The below code returns the expected result for me (one captionasset object) so my guess would be you’ve neglected to set disableentitlement when generating the KS…

from KalturaClient import *
from KalturaClient.Plugins.Core import *
from pprint import pprint

config = KalturaConfiguration()
config.serviceUrl = "https://www.kaltura.com/"
client = KalturaClient(config)
ks = client.generateSessionV2(
      "ADMIN_SECRET",
      "YOUR_USER_ID",
      KalturaSessionType.ADMIN,
      PARNTER_ID,86400,'disableentitlement')
client.setKs(ks)


filter = KalturaAssetFilter()
filter.entryIdEqual = "1_3bux4j0v"
pager = KalturaFilterPager()
result = client.caption.captionAsset.list(filter, pager)

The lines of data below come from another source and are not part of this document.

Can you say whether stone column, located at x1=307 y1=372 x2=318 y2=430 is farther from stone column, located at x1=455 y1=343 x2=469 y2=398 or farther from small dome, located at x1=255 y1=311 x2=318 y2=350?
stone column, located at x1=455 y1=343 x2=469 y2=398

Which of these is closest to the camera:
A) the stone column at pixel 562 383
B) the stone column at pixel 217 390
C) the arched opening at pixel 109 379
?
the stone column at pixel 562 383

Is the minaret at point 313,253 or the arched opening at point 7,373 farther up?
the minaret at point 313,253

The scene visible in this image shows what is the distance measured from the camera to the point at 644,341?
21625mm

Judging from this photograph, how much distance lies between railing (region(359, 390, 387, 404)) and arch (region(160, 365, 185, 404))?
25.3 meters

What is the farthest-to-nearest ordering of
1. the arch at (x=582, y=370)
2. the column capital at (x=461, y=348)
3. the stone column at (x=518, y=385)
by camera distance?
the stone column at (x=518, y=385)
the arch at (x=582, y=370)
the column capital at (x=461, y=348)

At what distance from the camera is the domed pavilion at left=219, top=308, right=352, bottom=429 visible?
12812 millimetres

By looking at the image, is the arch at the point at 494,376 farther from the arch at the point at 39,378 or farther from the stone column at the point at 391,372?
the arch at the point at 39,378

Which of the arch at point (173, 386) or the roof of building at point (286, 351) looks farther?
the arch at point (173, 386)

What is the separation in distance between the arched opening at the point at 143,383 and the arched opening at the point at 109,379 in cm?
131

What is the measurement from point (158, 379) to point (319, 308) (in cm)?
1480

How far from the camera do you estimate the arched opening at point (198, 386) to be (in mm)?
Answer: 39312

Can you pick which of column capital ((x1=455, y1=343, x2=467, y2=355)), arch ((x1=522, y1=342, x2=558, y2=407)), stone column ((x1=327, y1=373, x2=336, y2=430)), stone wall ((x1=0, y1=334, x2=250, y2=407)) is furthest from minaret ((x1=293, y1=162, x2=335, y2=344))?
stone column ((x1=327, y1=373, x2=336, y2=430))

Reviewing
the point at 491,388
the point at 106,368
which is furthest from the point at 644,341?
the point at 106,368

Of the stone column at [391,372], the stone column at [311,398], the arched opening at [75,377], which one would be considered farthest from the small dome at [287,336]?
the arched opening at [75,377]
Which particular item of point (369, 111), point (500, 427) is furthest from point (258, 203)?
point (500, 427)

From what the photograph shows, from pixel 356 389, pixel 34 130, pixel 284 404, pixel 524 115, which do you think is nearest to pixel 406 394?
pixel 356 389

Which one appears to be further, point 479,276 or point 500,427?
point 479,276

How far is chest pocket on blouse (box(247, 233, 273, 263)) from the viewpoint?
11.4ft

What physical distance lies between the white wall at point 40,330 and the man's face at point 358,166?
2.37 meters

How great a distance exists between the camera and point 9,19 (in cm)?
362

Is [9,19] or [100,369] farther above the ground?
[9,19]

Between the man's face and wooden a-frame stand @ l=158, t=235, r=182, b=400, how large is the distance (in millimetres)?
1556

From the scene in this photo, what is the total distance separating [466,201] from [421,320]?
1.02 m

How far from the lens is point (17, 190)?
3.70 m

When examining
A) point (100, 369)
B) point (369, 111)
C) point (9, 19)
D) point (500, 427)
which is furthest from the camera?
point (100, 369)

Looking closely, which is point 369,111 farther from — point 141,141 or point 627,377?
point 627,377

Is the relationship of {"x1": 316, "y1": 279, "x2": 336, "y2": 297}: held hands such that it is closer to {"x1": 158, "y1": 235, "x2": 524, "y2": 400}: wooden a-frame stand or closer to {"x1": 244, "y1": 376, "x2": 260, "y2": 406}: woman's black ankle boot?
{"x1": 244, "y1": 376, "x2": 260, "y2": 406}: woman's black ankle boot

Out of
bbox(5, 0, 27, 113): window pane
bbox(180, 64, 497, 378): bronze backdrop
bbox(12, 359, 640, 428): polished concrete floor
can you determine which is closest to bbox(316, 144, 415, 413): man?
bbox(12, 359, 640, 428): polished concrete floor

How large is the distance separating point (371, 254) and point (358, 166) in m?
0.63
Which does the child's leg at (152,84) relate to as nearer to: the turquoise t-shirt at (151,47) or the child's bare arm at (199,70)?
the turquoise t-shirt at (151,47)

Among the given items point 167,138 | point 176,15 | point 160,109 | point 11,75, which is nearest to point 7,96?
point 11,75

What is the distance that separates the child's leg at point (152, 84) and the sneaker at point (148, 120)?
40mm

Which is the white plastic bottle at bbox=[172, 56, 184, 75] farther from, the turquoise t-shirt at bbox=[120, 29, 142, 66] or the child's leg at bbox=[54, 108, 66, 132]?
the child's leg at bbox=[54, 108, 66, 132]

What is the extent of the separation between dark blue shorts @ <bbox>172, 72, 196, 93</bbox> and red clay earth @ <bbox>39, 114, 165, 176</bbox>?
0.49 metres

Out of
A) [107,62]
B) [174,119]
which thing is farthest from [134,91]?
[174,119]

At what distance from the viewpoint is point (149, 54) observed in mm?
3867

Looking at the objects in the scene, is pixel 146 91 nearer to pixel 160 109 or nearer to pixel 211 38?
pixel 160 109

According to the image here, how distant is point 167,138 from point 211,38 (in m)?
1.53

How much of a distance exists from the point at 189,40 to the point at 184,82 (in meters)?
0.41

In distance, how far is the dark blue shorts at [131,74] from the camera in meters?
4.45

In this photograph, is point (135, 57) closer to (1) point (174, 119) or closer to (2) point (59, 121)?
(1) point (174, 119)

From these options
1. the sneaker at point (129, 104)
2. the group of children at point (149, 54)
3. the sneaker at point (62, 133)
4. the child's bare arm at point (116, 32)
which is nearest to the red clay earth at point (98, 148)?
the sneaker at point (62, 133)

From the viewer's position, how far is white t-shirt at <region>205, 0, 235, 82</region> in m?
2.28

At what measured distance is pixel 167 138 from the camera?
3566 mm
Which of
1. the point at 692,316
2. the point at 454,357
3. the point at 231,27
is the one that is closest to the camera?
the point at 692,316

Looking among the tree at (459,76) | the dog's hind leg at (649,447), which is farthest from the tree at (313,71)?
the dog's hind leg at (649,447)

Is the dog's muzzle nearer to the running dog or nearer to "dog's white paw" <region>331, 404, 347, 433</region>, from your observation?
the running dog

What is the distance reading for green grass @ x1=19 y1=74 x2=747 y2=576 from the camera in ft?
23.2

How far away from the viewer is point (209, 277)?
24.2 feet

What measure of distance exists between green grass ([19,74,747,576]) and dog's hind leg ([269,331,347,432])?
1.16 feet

for obj in result.objects:
        pprint(vars(obj))

Let me know if that’s not the case,

Jamie · May 31, 2022, 1:55pm

Hi @jess,

I managed to fix it, it was because I was running it on the web API, and then when I tried it with disable entitlement on my PC I was using the wrong credentials

So using your code I am able to get the caption asset ID, and with this, I can make a request to captionAsset.get which returns…

{'accuracy': 88,
 'actualSourceAssetParamsIds': '',
 'associatedTranscriptIds': '1_oe9aired,1_gbivq2ut',
 'captionParamsId': 0,
 'createdAt': 1651107994,
 'deletedAt': None,
 'description': '',
 'displayOnPlayer': True,
 'entryId': '1_3bux4j0v',
 'fileExt': 'srt',
 'format': <KalturaClient.Plugins.Caption.KalturaCaptionType object at 0x000002048BCDE148>,
 'id': '1_dsr85xbx',
 'isDefault': <KalturaClient.Plugins.Core.KalturaNullableBoolean object at 0x000002048BCDEC08>,
 'label': 'English',
 'language': <KalturaClient.Plugins.Core.KalturaLanguage object at 0x000002048BCBD5C8>,
 'languageCode': <KalturaClient.Plugins.Core.KalturaLanguageCode object at 0x000002048BCBD448>,
 'parentId': '',
 'partnerData': '',
 'partnerDescription': '',
 'partnerId': 529921,
 'relatedObjects': {},
 'size': 6013,
 'sizeInBytes': 6013,
 'source': None,
 'status': <KalturaClient.Plugins.Caption.KalturaCaptionAssetStatus object at 0x000002048BCDE1C8>,
 'tags': '',
 'updatedAt': 1651107997,
 'version': 1}

which has the associated transcript ids, with that how do I get the transcript data and then update it?

jess · May 31, 2022, 2:37pm

Hi @Jamie ,

To obtain the caption asset, use captionasset.serve(), to update it, call captionasset.setContent().
If you want to update the transcript as well, use the same actions but of the attachmentasset service.

Cheers,

Jamie · May 31, 2022, 4:15pm

Hi @jess,

Sorry to keep asking questions, but when I run

client = auth(secret, partner_id, user_id, service_url, privileges)

    filter = KalturaAssetFilter()
    filter.entryIdEqual = "1_3bux4j0v"
    pager = KalturaFilterPager()
    result = client.caption.captionAsset.list(filter, pager)

    for id in result.objects[0].associatedTranscriptIds.split(","):
        serve_options = KalturaAttachmentServeOptions()
        r = client.attachment.attachmentAsset.serve(id, serve_options)
        pprint(r)

I get the output in the form of two URLs which both give me the below error… do I need to configure the KalturaAttachmentServeOptions() or is it do with the URL formatting?

thanks for all the help btw!

jess · May 31, 2022, 7:23pm

Hi @Jamie ,

There’s no need to set/pass a KalturaAttachmentServeOptions object.
When I run the below code, I get two valid URLs that return the text in the transcript:

filter = KalturaAssetFilter()
filter.entryIdEqual = "1_3bux4j0v"
pager = KalturaFilterPager()
result = client.caption.captionAsset.list(filter, pager)
for id in result.objects[0].associatedTranscriptIds.split(","):
    r = client.attachment.attachmentAsset.serve(id)
    pprint(r)

If you’re not, please send me a private message with the URLs you get back and we can debug further.

Cheers,

Jamie · June 1, 2022, 8:12am

Hi @jess,

That was what was causing the problem, as soon as I removed the serve options object it worked. I was following the docs which included it.

thanks!

jess · June 6, 2022, 5:44pm

Hi @Jamie ,

Glad we’re good.
I’ve also fixed the issue you’ve found in this pull:

Not crucial to you since, as noted previously, you don’t need to pass that object when making the request but just FYI.

Cheers,